The daemon tests should compare live responses to the golden. The e2e smoke should check one live daemon against the same fixture.

  • Add a precise web-isolation guard: apps/web/** must not import daemon private source, sidecar internals, or platform process primitives.
  • Avoid broad "business logic cannot import sidecar" rules; the daemon is a sidecar host and legitimately imports sidecar modules.
  • Add CODEOWNERS once the owning GitHub team/user names are known, with coverage for sandbox runtime, sidecar/process stamping, tools-dev, media policy, contracts, route registration, and e2e smoke harness files.
  • Mirror these surfaces in the external maintainer PR-duty workflow so review output marks them as sandbox-orchestration-sensitive. Do not restore tools/pr without a separate maintainer decision.
  • Ensure every new guard or smoke is invoked by .github/workflows/ci.yml; an uncalled guard is documentation, not enforcement.

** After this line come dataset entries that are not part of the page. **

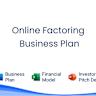 Learn How This Options Strategy Generates Income and Limits Losses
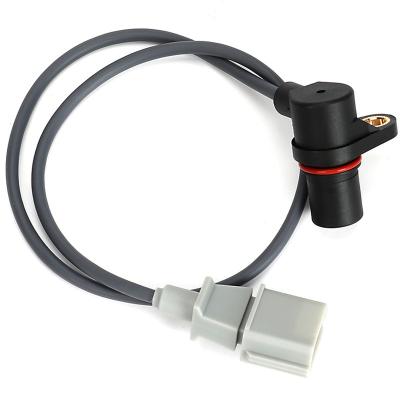 China High Quality Auto Engine Crankshaft Position Sensor 06A906433L 06A906433B 06A906433N 06A906433G For VW Jetta Golf Beetle Audi TTT for sale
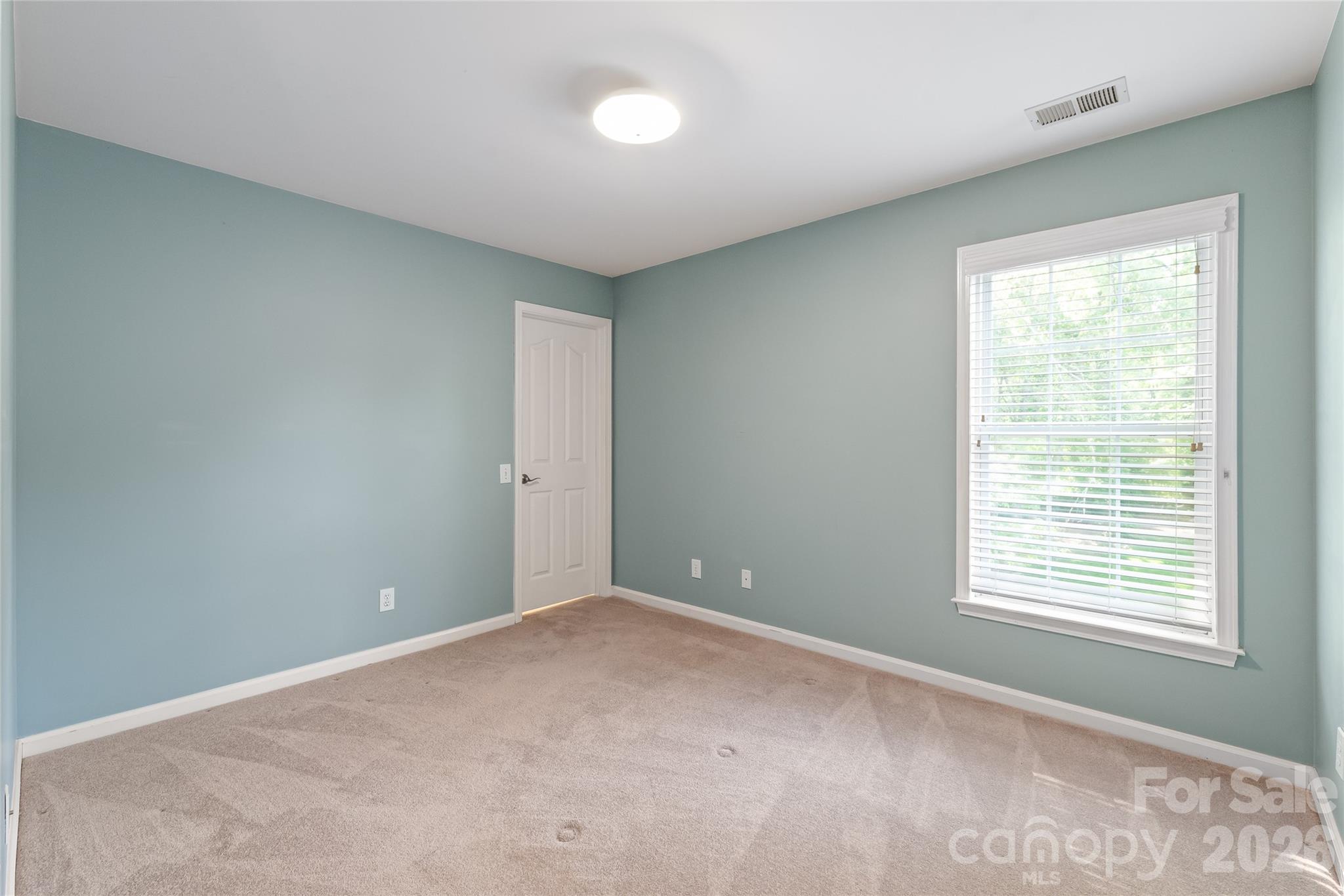 936 Timber Knoll Drive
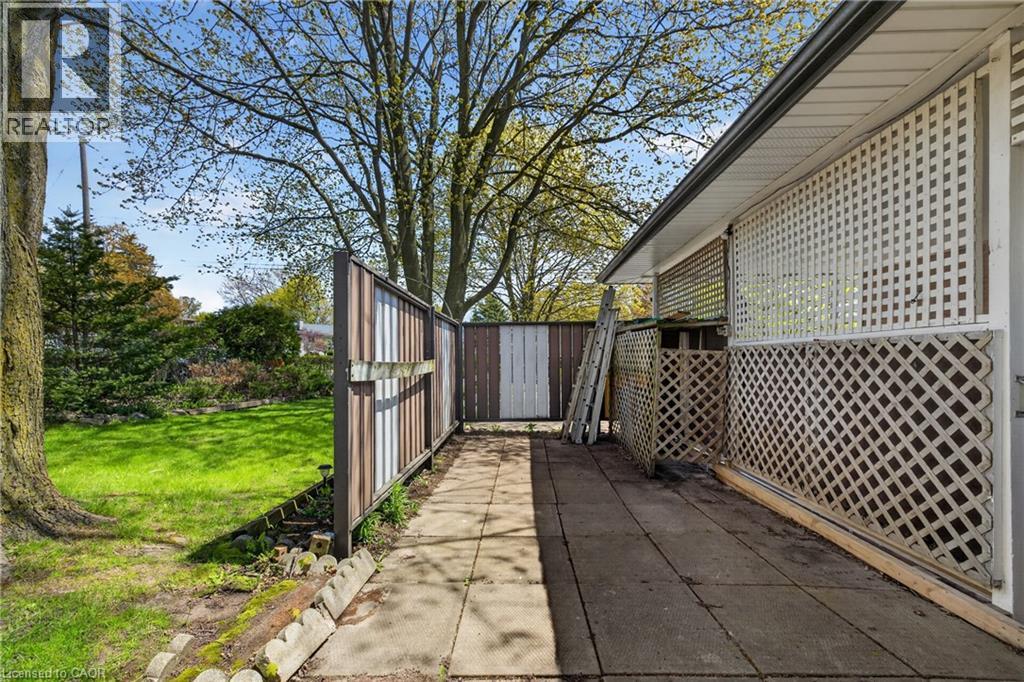 65 Algoma Drive, Guelph, Ontario  N1E 1C8 - Photo 36 - 40829959
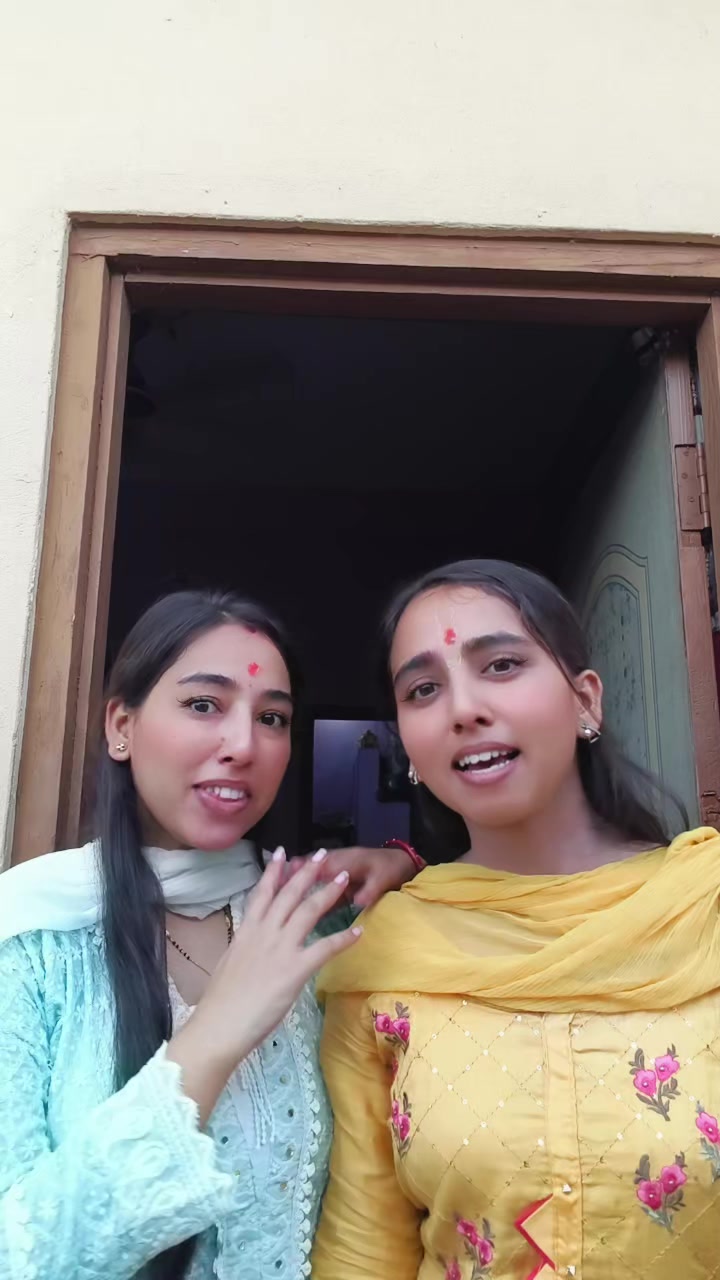 @Karuna 🧿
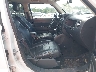 1C4NJPFA2GD****** Used and Repairable 2016 Jeep Patriot in North Carolina State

Phase 4: Raw Project-File Regression Coverage

  • Extend raw route and resolveProjectFilePath tests for traversal, symlink escape, and preview URL derivation.
  • Keep inline export route tests as regression coverage for its existing caps and symlink-aware resolution.

Open Decisions

  1. /api/ready already exists. Either add od daemon ready --json for CLI parity or classify readiness as an internal daemon probe exempt from the UI/CLI dual-track rule.
  2. CODEOWNERS needs real repository owner handles before it can be enforced.
  3. The exact sandbox-mode behavior for the legacy local media route needs a compatibility decision: token-only in sandbox mode is the safest option, but the normal local UI/CLI path should remain compatible outside sandbox mode.
  4. Decide whether the contract golden should live under packages/contracts/src/api/ as typed exports, under packages/contracts tests as JSON fixtures, or both.

Non-Goals

  • Do not add a generic provider router, provider account pool, global media budget system, or external executor API to Open Design.
  • Do not add consumer-specific conformance tests to Open Design CI.
  • Do not claim namespace alone isolates daemon data.
  • Do not use regex-only guards for data-flow properties like "paths are not derived from ports"; write primitive tests instead.
  • Do not use broad sidecar import bans that fail on legitimate daemon host code.

Suggested PR Slices

  1. Product-neutrality guard plus daemon-core chokepoints: corrected plan, guard/test, dead shadow-route deletion, duplicate-route guard, and tool_result pending-id enforcement.
  2. Sandbox-mode fail-closed media and e2e smoke: explicit run media policy for orbit/routine paths, sandbox-only legacy media hardening, and one OD_SANDBOX_MODE=1 tools-dev smoke.
  3. Contracts goldens and static ownership checks: contract-owned denial codes and fixtures, raw project-file regression coverage, web import isolation, and CODEOWNERS/external PR-duty updates if owner handles are known.